Foundation Pledges $500M To Fight Childhood Obesity
The Robert Wood Johnson Foundation has pledged $500 million over the next five years for a campaign to curb childhood obesity, the New York Times reports.
The foundation will invest in programs that expand access to healthy foods; encourage the development of safe play areas for children; bolster research on obesity; and lobby federal and state governments to adopt policies that address childhood obesity.
The funds also will be used to enhance efforts by the food industry, school districts and governments to address the problem, according to Risa Lavizzo-Mourey, president and CEO of the foundation (Strom, New York Times, 4/4). The foundation will use the funds to increase outreach efforts to children in groups with the greatest risk of obesity and related health problems: lower-income blacks, Hispanics, American Indians, Asian-Americans and Pacific Islanders.
Lavizzo-Mourey said that without action to reduce obesity rates, overweight children will develop related health conditions as adults, which will in turn cause health costs for the country to spiral.

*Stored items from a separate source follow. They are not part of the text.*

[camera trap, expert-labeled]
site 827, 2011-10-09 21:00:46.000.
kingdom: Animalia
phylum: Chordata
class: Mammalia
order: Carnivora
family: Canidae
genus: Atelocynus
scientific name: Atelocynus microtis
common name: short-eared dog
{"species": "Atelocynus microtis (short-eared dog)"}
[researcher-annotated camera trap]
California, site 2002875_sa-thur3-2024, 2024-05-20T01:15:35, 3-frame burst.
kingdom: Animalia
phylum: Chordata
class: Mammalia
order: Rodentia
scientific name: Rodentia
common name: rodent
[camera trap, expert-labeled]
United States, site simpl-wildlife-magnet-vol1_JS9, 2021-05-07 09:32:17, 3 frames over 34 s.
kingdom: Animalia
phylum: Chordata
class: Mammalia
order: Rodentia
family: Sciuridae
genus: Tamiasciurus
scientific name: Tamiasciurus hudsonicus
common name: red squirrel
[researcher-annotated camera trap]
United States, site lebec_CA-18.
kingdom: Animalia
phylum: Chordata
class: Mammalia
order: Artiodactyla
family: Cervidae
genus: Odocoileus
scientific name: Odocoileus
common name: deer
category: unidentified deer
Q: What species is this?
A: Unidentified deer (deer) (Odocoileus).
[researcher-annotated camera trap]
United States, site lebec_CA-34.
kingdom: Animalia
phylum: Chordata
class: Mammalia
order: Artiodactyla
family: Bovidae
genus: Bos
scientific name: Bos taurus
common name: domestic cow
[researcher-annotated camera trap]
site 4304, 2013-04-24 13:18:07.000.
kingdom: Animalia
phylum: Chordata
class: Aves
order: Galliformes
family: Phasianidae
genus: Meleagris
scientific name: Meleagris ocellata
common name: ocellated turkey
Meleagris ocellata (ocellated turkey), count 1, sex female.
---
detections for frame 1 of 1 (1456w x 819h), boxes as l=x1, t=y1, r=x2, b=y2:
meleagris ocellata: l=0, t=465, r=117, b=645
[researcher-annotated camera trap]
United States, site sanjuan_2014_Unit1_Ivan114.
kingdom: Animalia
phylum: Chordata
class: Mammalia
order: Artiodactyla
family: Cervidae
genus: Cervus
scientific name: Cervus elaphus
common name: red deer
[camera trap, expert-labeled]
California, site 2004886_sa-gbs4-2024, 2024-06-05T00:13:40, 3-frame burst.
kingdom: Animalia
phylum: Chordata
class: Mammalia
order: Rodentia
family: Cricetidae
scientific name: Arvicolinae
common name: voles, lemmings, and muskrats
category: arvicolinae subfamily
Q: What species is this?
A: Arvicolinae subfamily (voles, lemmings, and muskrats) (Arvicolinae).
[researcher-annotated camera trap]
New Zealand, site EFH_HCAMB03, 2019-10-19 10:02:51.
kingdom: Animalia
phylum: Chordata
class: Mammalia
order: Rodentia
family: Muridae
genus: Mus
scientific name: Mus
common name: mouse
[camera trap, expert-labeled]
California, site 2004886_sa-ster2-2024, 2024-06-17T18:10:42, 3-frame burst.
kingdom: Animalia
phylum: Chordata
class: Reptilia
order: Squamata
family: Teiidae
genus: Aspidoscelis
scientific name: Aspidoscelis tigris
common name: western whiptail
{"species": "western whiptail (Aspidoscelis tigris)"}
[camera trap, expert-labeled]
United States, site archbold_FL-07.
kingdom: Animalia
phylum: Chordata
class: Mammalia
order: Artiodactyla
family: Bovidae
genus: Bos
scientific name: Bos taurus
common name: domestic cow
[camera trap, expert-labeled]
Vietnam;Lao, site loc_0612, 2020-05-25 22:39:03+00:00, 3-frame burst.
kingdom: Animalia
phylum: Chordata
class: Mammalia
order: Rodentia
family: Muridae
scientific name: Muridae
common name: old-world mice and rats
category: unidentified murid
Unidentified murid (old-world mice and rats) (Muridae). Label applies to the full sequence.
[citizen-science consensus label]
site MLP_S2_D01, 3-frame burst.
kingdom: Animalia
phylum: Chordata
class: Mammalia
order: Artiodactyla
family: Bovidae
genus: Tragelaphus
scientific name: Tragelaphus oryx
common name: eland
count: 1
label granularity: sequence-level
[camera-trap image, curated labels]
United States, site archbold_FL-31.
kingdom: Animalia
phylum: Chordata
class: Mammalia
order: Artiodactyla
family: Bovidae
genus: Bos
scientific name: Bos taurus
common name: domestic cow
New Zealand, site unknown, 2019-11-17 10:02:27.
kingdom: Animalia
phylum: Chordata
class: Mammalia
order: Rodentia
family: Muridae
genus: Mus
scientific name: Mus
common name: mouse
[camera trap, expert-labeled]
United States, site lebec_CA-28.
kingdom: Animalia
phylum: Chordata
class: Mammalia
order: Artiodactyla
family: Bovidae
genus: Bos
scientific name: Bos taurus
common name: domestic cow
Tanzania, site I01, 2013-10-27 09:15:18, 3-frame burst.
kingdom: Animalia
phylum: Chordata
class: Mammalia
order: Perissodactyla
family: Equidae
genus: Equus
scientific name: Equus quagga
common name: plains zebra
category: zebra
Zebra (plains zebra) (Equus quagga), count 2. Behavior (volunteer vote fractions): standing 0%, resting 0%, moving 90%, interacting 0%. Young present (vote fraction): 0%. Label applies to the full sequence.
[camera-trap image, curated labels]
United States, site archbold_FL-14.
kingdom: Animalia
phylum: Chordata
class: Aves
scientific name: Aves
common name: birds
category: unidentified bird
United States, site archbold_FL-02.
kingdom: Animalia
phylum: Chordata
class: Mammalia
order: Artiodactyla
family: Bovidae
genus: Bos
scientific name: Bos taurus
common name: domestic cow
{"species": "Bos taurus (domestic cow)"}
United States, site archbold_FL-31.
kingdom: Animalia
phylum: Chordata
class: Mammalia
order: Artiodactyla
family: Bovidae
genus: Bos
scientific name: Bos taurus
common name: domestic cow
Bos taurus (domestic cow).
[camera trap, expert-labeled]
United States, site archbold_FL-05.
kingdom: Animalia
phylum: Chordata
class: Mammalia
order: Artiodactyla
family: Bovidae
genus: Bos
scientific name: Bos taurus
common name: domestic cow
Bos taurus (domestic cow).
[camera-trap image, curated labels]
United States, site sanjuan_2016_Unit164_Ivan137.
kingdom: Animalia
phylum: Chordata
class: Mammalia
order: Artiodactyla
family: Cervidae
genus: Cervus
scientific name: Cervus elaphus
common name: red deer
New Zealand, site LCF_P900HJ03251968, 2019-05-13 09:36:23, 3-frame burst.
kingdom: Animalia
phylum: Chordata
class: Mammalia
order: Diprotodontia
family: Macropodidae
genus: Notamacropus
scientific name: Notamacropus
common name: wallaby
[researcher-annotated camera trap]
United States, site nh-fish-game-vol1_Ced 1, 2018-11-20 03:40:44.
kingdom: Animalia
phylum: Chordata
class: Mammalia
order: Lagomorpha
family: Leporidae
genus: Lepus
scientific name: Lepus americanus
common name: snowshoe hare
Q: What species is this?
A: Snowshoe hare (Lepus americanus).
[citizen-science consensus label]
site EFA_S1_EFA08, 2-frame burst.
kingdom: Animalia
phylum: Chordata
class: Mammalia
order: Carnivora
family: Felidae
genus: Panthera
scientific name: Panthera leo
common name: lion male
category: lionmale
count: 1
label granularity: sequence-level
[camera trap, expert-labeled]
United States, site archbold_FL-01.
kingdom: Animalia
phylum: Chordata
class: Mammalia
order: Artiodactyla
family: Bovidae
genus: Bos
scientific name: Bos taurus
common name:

Former U.S. Surgeon General David Satcher in a statement called the foundation's efforts "tremendous," adding that the "investment highlights just how critical this problem has become and is a call to all the nation that past efforts have been too small, too slow and too fragmented" (Gold, AP/Long Island Newsday, 4/4).
Lavizzo-Mourey said that childhood obesity "is an epidemic that is going to cost the country in terms of morbidity and mortality and economically. The younger generation is going to live sicker and die younger than their parents because of obesity." The initiative is in addition to the $80 million the foundation has spent on childhood obesity over the last few years (New York Times, 4/4).
NPR's "Morning Edition" on Wednesday included a discussion with Lavizzo-Mourey about the campaign (Montagne, "Morning Edition," NPR, 4/3). Audio of the segment is available online.